A study published recently in The Lancet added a new layer of information to what was already, unfortunately, known about those with type 1 diabetes: not only do they have greater mortality and cardiovascular disease incidence than healthy individuals, but the earlier they’re diagnosed, the larger the risk. In other words, the longer they live with type 1 diabetes, the shorter they live, or the sooner they develop cardiovascular disease.
The study, conducted in the Swedish population, found that women diagnosed with type 1 diabetes (T1D) before they were 10 years old die an average of nearly 18 years earlier than women without diabetes. Men don’t fare much better: with a T1D diagnosis before 10 years of age, they die 14 years sooner than nondiabetic men. People diagnosed a little later in life—age 26-30 years—have a lifespan 10 years shorter than nondiabetics.
Regarding risk for CVD, compared to healthy individuals, risk among those who develop T1D before 10 years of age was nearly a whopping 30 times higher. Risk for those diagnosed at age 26-30 years was 6 times higher. The most striking finding among findings all of which were striking, was that women who developed T1D before the age of ten years had risk of experiencing a heart attack 90 times higher than for controls without diabetes.
Individuals with T1D suffer the same long-term complications as those with type 2 diabetes, especially if their blood glucose is poorly managed. Beyond the retinopathy, nephropathy, neuropathy, and other microvascular damage stemming from chronic hyperglycemia, ever-increasing doses of insulin mean that those with T1D may experience problems resulting from medication-induced hyperinsulinemia, which are the same as those from exposure to excessive amounts of the body’s own endogenous insulin, such as hypertension and weight gain. This is the infamous “double diabetes,” wherein individuals with T1D—who produce no insulin—actually suffer the consequences of chronic hyperinsulinemia due to large doses of exogenous insulin.
It makes sense that people diagnosed with T1D at a younger age would have greater risk for adverse health outcomes: the longer they’re exposed to hyperglycemia and/or hyperinsulinemia, the more time those things have to exert their effects on the cardiovascular system, not to mention the kidneys, nervous system, and brain. (Research from the Joslin Diabetes Center revealed that long-term type 1 diabetics have a slight decline in cognitive function compared to healthy individuals. Chronically high blood glucose—in fact, even glucose that’s only slightly high—seems to be a risk factor for dementia over the long term.)

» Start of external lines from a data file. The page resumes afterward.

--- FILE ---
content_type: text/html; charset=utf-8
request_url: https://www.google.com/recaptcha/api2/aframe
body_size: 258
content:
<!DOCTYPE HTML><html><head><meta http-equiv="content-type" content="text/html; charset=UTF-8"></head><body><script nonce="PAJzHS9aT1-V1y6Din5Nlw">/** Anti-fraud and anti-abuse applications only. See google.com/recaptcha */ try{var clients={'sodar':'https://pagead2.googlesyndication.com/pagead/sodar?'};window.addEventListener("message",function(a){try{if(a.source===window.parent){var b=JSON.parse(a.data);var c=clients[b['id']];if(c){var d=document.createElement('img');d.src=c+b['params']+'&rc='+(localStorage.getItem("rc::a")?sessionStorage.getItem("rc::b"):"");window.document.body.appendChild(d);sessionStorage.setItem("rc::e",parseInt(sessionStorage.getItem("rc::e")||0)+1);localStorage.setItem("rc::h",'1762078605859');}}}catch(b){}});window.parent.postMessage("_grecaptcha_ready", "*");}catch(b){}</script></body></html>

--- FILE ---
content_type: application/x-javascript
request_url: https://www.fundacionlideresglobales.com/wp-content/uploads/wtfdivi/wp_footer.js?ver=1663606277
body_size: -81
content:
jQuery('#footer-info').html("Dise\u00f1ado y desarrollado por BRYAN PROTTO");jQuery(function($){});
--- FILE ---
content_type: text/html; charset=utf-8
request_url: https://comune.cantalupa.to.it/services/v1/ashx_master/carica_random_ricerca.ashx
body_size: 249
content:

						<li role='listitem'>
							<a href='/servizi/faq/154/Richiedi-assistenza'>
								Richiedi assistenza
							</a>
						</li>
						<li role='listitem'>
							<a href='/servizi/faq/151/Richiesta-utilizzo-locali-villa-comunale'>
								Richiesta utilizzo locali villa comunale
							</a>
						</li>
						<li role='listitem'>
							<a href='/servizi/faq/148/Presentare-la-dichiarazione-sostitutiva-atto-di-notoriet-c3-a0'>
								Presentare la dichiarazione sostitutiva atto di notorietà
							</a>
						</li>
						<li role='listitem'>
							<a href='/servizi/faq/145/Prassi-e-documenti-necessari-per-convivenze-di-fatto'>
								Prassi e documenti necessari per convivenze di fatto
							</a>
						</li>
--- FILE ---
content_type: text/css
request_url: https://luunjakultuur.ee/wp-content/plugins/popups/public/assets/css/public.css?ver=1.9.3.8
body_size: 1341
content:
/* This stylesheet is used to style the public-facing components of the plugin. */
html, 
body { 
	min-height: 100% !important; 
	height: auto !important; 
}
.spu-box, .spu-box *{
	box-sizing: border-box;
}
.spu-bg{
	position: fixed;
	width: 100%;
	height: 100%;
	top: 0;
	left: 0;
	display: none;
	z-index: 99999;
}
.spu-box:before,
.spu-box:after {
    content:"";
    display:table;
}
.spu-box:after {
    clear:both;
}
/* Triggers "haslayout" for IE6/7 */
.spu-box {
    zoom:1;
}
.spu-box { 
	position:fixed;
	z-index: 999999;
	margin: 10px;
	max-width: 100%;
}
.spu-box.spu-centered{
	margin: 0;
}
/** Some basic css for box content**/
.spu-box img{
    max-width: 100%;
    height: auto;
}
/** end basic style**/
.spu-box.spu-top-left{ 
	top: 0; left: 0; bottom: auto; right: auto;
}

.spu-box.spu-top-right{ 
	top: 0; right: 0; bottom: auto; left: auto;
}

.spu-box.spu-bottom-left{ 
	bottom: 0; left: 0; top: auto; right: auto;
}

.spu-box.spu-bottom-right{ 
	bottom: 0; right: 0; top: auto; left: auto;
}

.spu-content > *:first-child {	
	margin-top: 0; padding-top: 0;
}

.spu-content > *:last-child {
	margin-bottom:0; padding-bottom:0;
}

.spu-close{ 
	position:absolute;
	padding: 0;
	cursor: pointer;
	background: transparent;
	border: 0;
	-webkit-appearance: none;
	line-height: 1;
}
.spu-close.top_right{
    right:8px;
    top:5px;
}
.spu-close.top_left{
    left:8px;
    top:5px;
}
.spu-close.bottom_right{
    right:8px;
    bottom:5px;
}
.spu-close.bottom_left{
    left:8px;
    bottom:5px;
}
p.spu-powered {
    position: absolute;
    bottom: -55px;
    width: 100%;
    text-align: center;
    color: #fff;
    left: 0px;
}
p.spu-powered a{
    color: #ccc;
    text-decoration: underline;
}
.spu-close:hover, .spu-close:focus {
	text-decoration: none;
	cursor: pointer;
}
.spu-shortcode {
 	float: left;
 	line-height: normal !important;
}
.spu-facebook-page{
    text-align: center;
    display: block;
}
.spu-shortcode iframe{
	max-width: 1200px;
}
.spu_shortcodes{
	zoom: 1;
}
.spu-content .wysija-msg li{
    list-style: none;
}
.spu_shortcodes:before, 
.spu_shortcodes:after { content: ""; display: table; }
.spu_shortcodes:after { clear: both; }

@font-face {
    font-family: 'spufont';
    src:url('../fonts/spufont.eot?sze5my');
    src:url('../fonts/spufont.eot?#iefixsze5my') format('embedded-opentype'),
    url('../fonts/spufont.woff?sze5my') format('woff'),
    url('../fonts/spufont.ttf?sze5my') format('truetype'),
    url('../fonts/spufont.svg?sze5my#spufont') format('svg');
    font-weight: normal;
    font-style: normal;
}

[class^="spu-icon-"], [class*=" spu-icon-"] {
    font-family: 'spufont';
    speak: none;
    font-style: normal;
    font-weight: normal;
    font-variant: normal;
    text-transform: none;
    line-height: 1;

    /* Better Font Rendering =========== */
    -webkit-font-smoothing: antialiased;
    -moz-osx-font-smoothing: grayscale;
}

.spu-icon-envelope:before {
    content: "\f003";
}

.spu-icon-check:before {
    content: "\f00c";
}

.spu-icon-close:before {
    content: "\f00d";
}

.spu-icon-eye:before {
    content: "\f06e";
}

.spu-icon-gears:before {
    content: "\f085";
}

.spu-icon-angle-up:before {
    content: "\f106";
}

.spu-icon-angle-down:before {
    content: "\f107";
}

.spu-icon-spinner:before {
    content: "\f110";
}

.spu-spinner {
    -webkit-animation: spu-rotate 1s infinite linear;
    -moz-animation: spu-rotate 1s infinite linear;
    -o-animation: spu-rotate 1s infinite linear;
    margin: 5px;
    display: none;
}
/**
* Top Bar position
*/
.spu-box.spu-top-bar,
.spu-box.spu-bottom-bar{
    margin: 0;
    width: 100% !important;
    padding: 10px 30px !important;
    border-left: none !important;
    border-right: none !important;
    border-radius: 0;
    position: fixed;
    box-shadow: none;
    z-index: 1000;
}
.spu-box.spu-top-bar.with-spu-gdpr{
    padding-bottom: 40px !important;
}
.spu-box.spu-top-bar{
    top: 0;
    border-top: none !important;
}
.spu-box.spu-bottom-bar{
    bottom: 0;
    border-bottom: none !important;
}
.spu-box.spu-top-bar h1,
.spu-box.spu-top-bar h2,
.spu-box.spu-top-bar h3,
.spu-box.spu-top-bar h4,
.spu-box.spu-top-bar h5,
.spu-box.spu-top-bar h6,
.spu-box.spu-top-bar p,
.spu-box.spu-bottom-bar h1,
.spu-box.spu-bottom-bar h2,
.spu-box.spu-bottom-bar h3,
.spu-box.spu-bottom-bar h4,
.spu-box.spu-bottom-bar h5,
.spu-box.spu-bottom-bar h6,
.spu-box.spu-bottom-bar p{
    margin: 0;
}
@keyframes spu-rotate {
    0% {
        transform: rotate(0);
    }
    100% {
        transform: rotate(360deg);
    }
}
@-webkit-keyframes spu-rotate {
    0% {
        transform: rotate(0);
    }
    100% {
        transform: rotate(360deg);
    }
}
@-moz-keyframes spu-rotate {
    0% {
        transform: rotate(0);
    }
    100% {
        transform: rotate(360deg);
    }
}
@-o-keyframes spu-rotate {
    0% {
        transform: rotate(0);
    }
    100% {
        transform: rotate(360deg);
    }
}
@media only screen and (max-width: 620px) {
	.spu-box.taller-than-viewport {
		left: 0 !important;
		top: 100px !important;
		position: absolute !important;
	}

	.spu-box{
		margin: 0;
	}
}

Fortunately, a growing body of research—plus thousands of individuals taking matters into their own hands—indicates that it is entirely possible for type 1 diabetics to achieve normal blood sugars. We recently covered a survey showing type 1 diabetics maintaining exceptionally good glycemic control via a low-carbohydrate diet, often with glucose measurements and HbA1c percentages even non-diabetics find it difficult to achieve.
Richard Bernstein, MD, author of Dr. Bernstein’s Diabetes Solution: The Complete Guide to Achieving Normal Blood Sugars, and himself an octogenarian type 1 diabetic, said it best: “We are not doomed to share the fate of others after years of painful diabetic complications. With the ability to control our blood sugars comes the ability to prevent the consequences of high blood sugars.” (Source.)
Araz Rawshani, one of the authors of the Swedish study, would likely agree. Rawshani said:
“We know with certainty that if we maintain good blood sugar control in these patients, we can lower the risk of cardiovascular damage. This makes it important to carefully consider both evidence-based medications and modern technological aids for blood sugar measurements and insulin administration in patients diagnosed with type 1 diabetes at an early age. At the same time the study must also be viewed in the light of the tremendous progress that has been made in the past few decades. Management of type 1 diabetes is nowadays highly sophisticated, with modern tools for glucose monitoring, delivery of insulin and management of cardiovascular risk factors.”
Perhaps the best of these “modern tools” and “modern technological aids” is a continuous glucose monitor (CGM). These devices deliver clear feedback as to which foods and lifestyle factors affect glucose the most, giving people actionable information with regard to changes they can make to get on the path to normal blood sugars. They no longer have to guess, fly blind, and hope for the best.
If maintaining glucose within a healthy range can prevent the complications of long-term hyperglycemia, and controlling blood glucose more effectively via diet means lower doses of exogenous insulin are required, then type 1 diabetics—regardless of age at diagnosis—may be able to take a more active role in their health destiny, and quite possibly their lifespan.